Anscombe Set 1 looks somewhat linear with a positive slope and some variance.
Anscombe Set 2 looks like it is a curve with a positive slope at the beginning and ends with a negative slope. All the data points are following a pattern of a neat curve.
Anscombe Set 3 looks completely linear with a positive slope. However we can see that there is an outlier.
Anscombe Set 4 looks completely vertical as x remains constant and there is also an outlier.
From this we can clearly see how the statistics calculation may be misleading. Without looking at the graphs and by just knowing the Pearson Correlation Coefficient is 0.816, pretty close to 1, we could have assumed that the data points would hang out close to that line. Unfortunately, it might not be the case.
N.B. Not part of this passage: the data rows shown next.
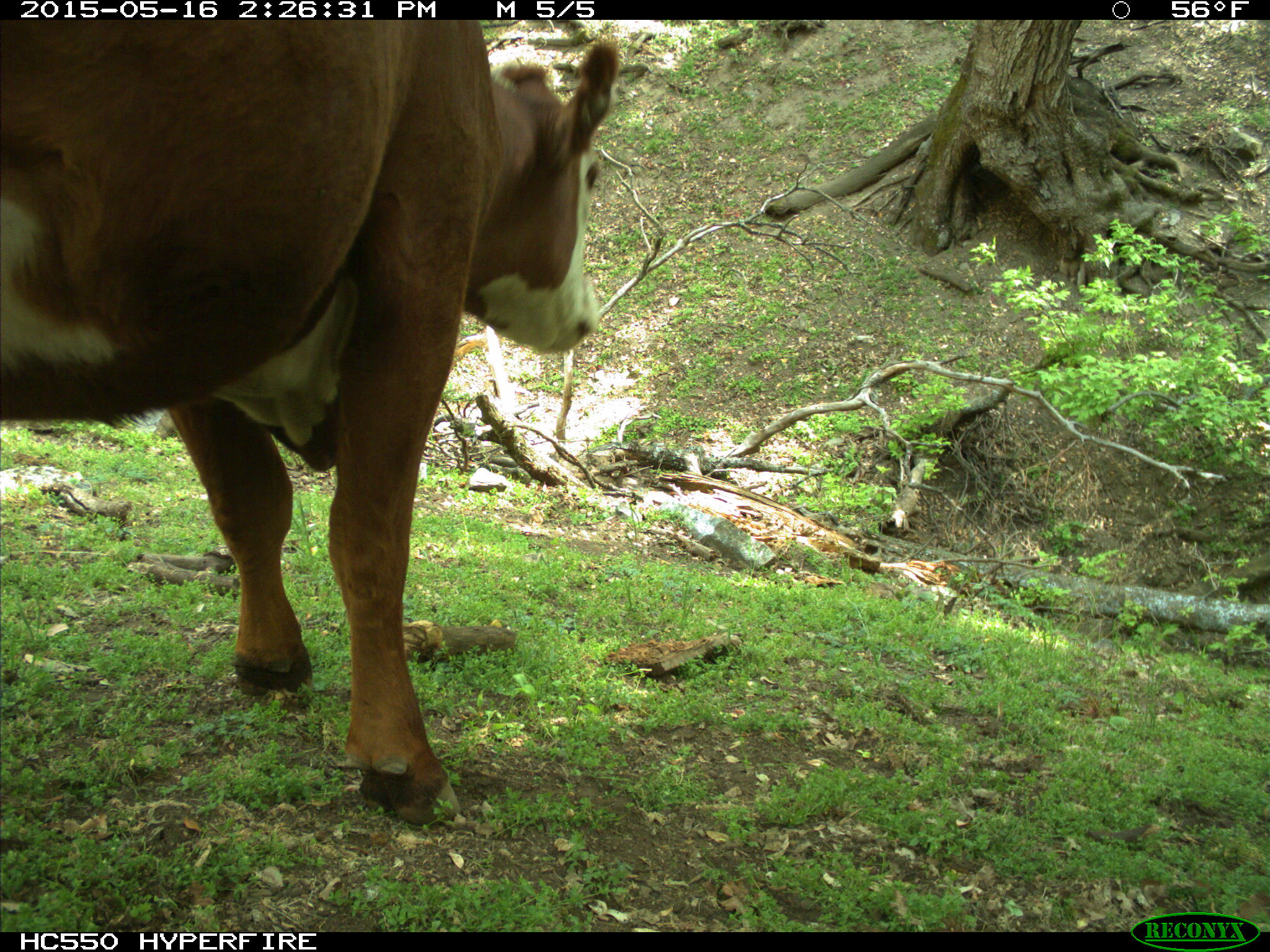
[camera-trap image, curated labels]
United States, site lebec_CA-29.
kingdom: Animalia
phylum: Chordata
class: Mammalia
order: Artiodactyla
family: Bovidae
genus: Bos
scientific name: Bos taurus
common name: domestic cow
The variability for Anscombe Set 2 is influenced by the fact that the data has a pattern of a curve and not a linear relationship. Anscombe Set 3 has a perfect linear model, however due to one outlier the fit is skewed off that perfect line. Anscombe Set 4 again indicates the effect of an outlier on a sample. Once it is graphed, it is so evident that the linear fit between x and y does not make any sense. The means and variances for both Anscombe Set 3 and 4 are heavily influenced by their respectively outliers.
Anscombe’s quartet has showed us the importance of visualizing data and the dangers of reliance on summary statistics. Truly effective data analysis should consist of both numerical statistics and clear visualizations.